PRESSURE is mounting in Jedburgh for the town to get a major supermarket to add to the small Co-op it already has, writes Mark Entwistle.
But there is controversy over the possible loss of land zoned by the local authority for industrial development.
One application for a site at Bankend South Industrial Estate was refused at the end of April for a number of reasons, including the fact that it would result in the loss of what is termed ‘employment’ land and also because it as an out-of-centre location it could threaten existing town centre businesses.
The other, longer standing, application is for a supermarket development on the former Oregon Timber Frame company site at the northern edge of the town and which has not yet been determined.
However, an SBC spokesperson told TheSouthern this application has been the subject of considerable dialogue with the developer on the issue of retail impact.
No date has yet been set for SBC planning committee to make a decision, although an outcome is expected within the next two months or so.
One irate Jedburgh resident told TheSouthern that any loss of employment land was specifically against planning policy and could not be condoned, especially at a time when new businesses needed to be helped in order stimulate the economy.
“It is widely acknowledged that a food store is needed for Jedburgh and Eyemouth, but not at the expense of employment land which is of great importance to the growth and sustainability of the Scottish Borders economy,” said the person.
Local Scottish Borders Council member Len Wyse said a large number of the town’s residents have been arguing for a major supermarket.
“They don’t want to travel far due to rising costs of fuel and time taken,” said Councillor Wyse. “A good supermarket could keep them in town and maybe they would use our struggling High Street shops more.
“It’s all very well keeping some land available for employment but if a supermarket can employ in the region of say 60 to 70 part and full-time workers then surely that’s classed as employment.
“I don’t go with the figure of more than 100 employees, I think that was egging the application too much. But extra employment should help the local economy be more buoyant. It may also be an extra encouragement for folk wanting to move here, so helping our local builders.”

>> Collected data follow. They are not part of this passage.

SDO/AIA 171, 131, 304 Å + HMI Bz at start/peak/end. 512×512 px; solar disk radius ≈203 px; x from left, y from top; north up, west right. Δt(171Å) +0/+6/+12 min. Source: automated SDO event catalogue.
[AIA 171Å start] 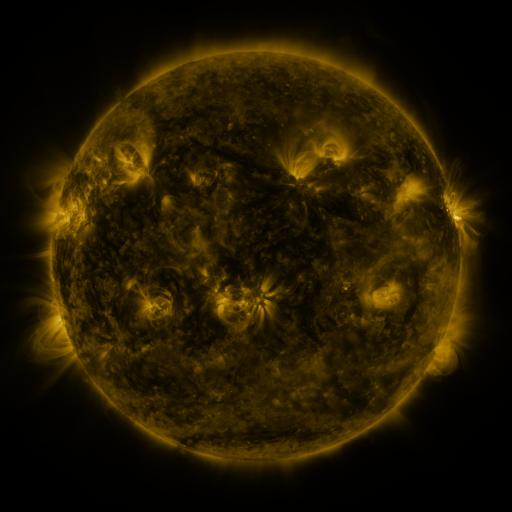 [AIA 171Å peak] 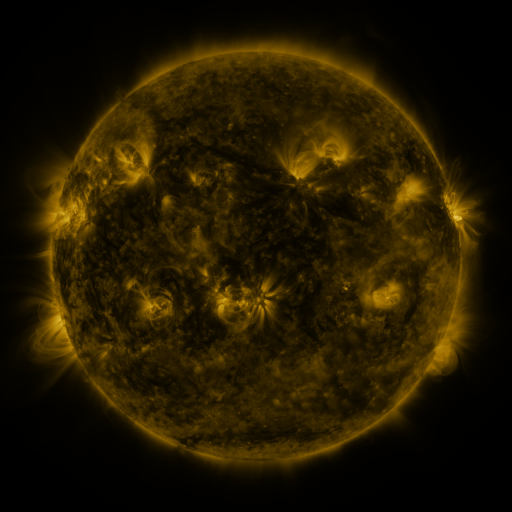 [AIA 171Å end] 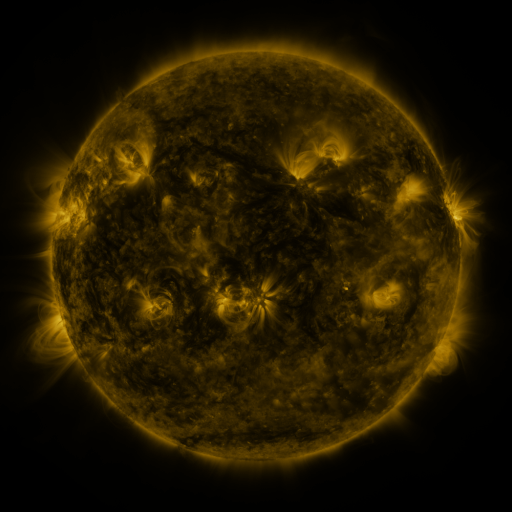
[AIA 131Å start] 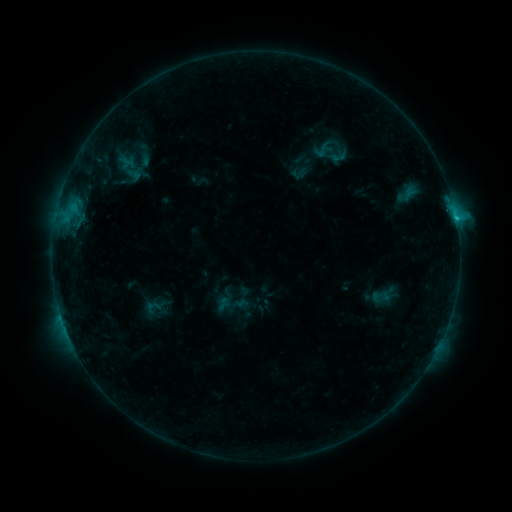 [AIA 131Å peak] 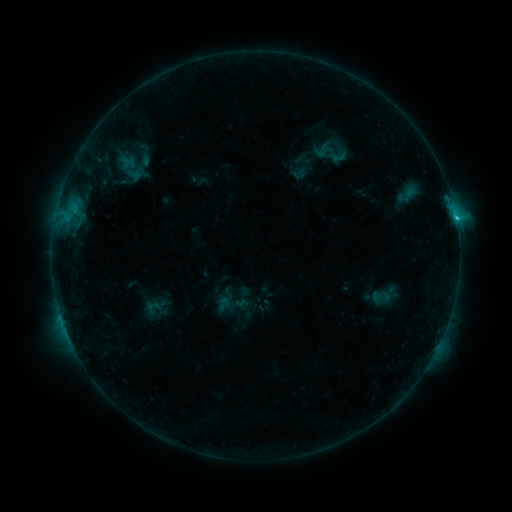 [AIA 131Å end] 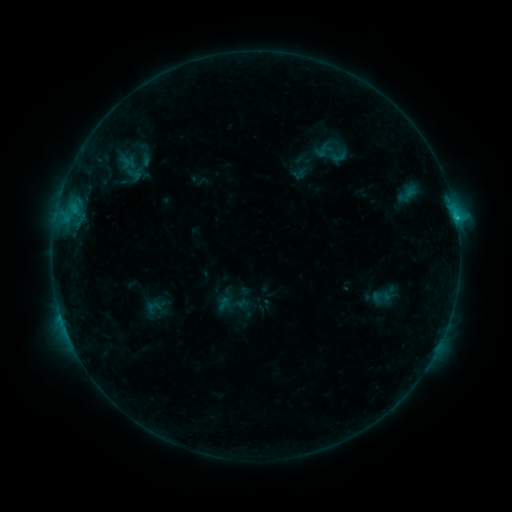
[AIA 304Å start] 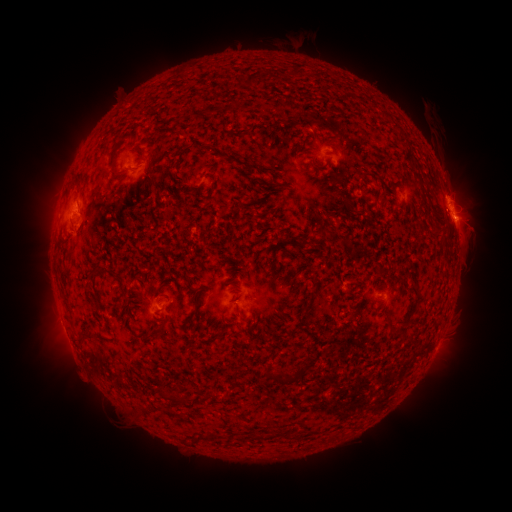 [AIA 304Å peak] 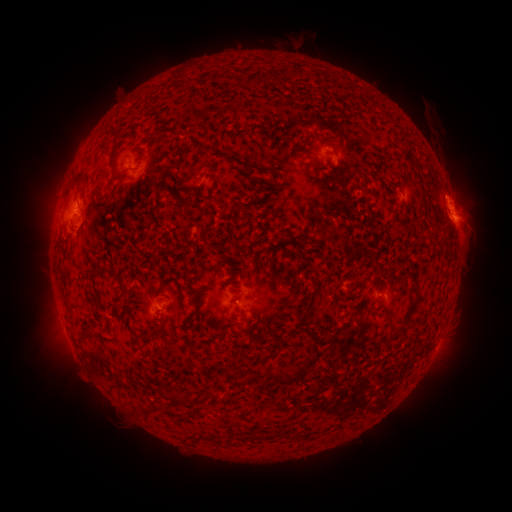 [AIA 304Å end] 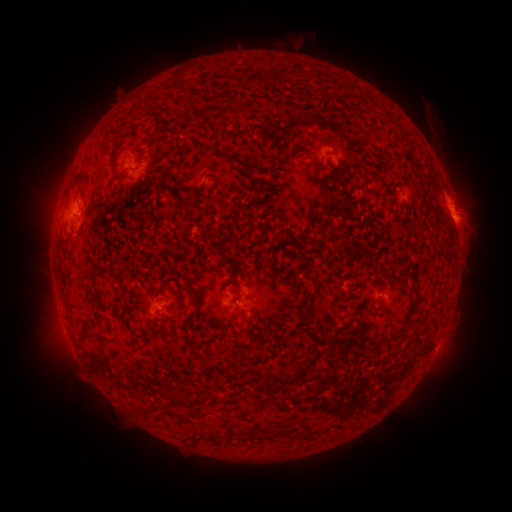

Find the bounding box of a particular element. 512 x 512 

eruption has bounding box [416, 195, 464, 245].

And he warned: “I’m afraid there is no getting away from it but folk enjoy the new supermarket experience and if it does not come here then the shopper will go out of town.”
Fellow local authority representative Sandy Scott added: “Suffice to say Jedburgh could do with another food retailing outfit – it would give the Jedburgh residents a greater choice on price, quality and variety, and would also create a number of jobs.”
Councillor Tom Brown said as the only Jedburgh councillor on SBC’s planning committee, it would be wrong of him to pre-empt the outcome.
“Normally the local member would be asked to lead the debate on the day and this will, of course, be a very important decision for the committee to take and I can assure the citizens of my town that I will make sure that it will not be taken lightly,” he said.